> _SET TASK A_: Return each line of the records that contains the word "water", matching case exactly.

____ DOCUMENT

Detroit Tigers manager AJ Hinch doesn’t consider Jose Urena‘s start on Sunday a wasted effort. The Tigers need their starting pitchers to execute as often as possible, considering their offensive struggles.
So, Hinch prefers to think of Urena’s start as a missed opportunity.
“He was in complete control,” Hinch said. “I mean, he was incredible. It’s a game where he pitched well enough to win.”
But the Tigers (8-21) didn’t, despite Urena allowing just two runs on three hits, one walk and seven strikeouts. They lost their fifth game in a row while getting swept by the New York Yankees in Sunday’s 2-0 loss at Yankee Stadium. It’s the sixth time the Tigers have been shutout this season.
The offense — with a league-worst .199 batting average — generated two hits and one walk, with 12 strikeouts. Yankees starter Corey Kluber delivered eight scoreless innings, while closer Aroldis Chapman picked up his sixth save with a perfect ninth inning.
“We’re searching for everything,” Hinch said. “As much as it’s about Kluber, it’s also about us. I mean, I know you’re having a hard time asking me the questions. I’m having a hard time coming up with different ways to describe it.”
Urena gave up his only two runs in the second inning — on an RBI double from Kyle Higashioka and a sacrifice fly from Brett Gardner.
He went up and in against Higashioka with a 96.2 mph sinker in a 0-2 count. The result was an impressive, almost unbelievable, swing that drove the ball down the left-field line. It just barley stayed in fair territory, giving the Yankees a 1-0 lead.
“It’s kind of my (loss), too,” Urena said. “We’re teammates. I lost, too. Everybody lost. Everybody tried to keep their composure and stay aggressive and do the things they have to do.”

________

> _SET TASK B_: Copy the stretch of the Tigers game article from "So, Hinch prefers" through "shutout this season.".

____ INFORMATION PROVIDED

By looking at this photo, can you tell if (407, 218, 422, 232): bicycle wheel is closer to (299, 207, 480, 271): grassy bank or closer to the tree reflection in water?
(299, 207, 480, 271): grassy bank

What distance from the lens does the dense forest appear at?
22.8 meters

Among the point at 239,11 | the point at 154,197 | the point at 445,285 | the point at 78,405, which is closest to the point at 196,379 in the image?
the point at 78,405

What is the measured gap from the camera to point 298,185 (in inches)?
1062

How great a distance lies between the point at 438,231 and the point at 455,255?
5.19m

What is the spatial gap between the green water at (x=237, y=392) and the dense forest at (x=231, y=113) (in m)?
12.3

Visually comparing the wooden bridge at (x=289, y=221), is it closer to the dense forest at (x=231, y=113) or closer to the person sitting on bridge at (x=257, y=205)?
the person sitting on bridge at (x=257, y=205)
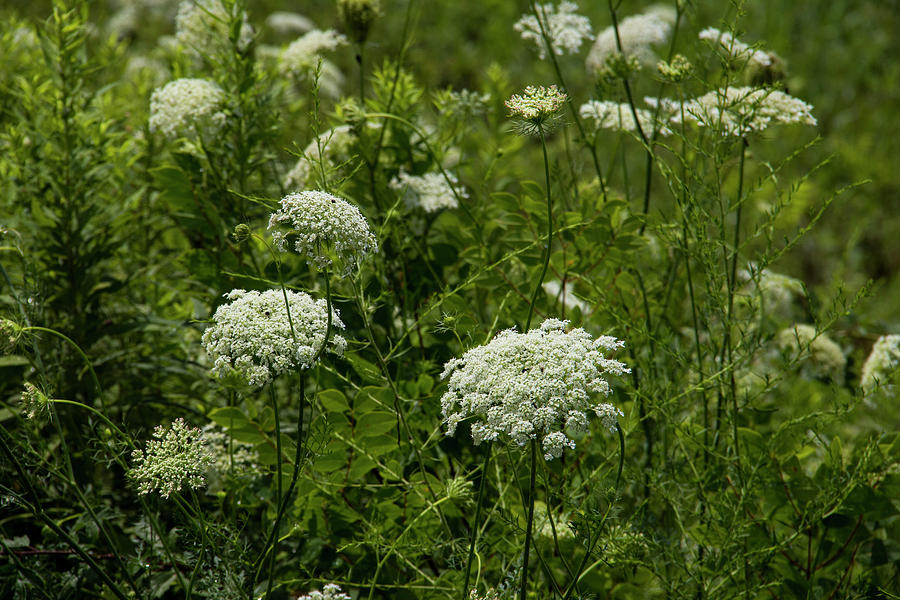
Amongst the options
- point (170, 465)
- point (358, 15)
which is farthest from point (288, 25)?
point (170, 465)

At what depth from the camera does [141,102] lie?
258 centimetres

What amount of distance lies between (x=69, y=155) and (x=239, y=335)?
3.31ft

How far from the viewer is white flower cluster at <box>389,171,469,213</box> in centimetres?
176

________
____ INFORMATION PROVIDED

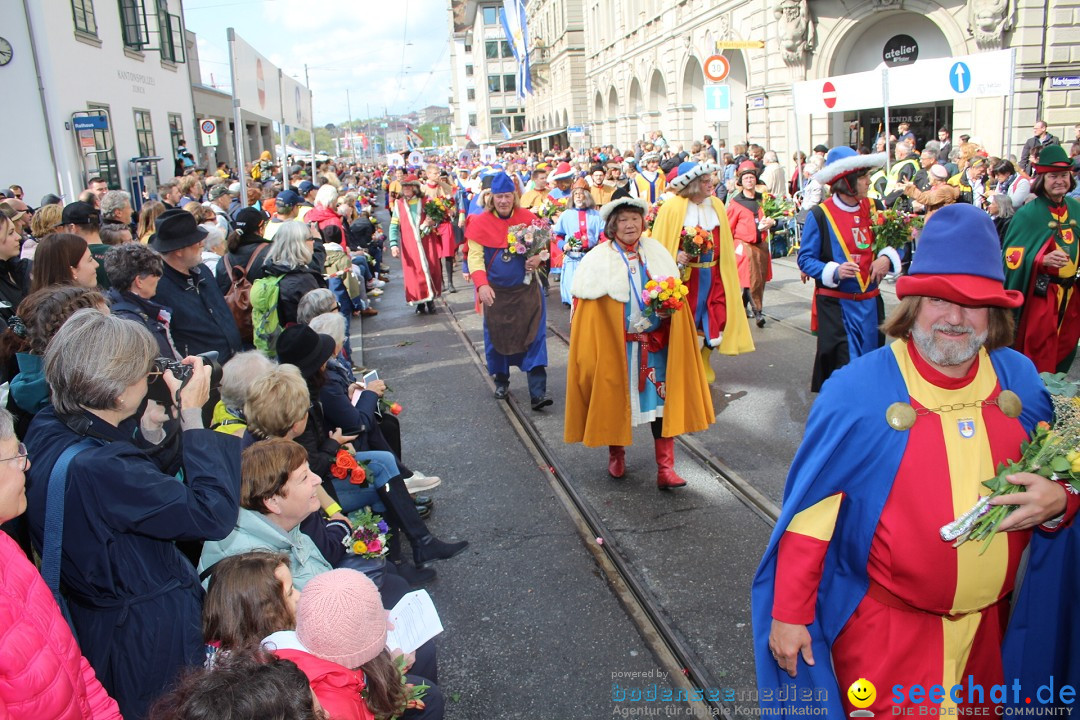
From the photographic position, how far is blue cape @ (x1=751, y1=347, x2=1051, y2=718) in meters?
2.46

________
____ INFORMATION PROVIDED

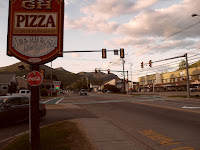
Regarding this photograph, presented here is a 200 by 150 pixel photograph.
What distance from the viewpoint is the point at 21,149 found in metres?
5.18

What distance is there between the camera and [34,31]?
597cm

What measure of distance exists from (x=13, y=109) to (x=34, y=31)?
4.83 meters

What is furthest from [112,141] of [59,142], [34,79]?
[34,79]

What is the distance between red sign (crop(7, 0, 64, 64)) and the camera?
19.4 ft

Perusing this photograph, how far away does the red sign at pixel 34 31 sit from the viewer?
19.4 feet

________

> _WRITTEN RESPONSE A_:
By looking at this photo, can you tell if (407, 218, 422, 232): bicycle wheel is closer to (299, 207, 480, 271): grassy bank or closer to the tree reflection in water?
What is the spatial gap between the green water at (x=237, y=392) and the dense forest at (x=231, y=113) (in m)?

> _WRITTEN RESPONSE B_:
So, Hinch prefers to think of Urena’s start as a missed opportunity.
“He was in complete control,” Hinch said. “I mean, he was incredible. It’s a game where he pitched well enough to win.”
But the Tigers (8-21) didn’t, despite Urena allowing just two runs on three hits, one walk and seven strikeouts. They lost their fifth game in a row while getting swept by the New York Yankees in Sunday’s 2-0 loss at Yankee Stadium. It’s the sixth time the Tigers have been shutout this season.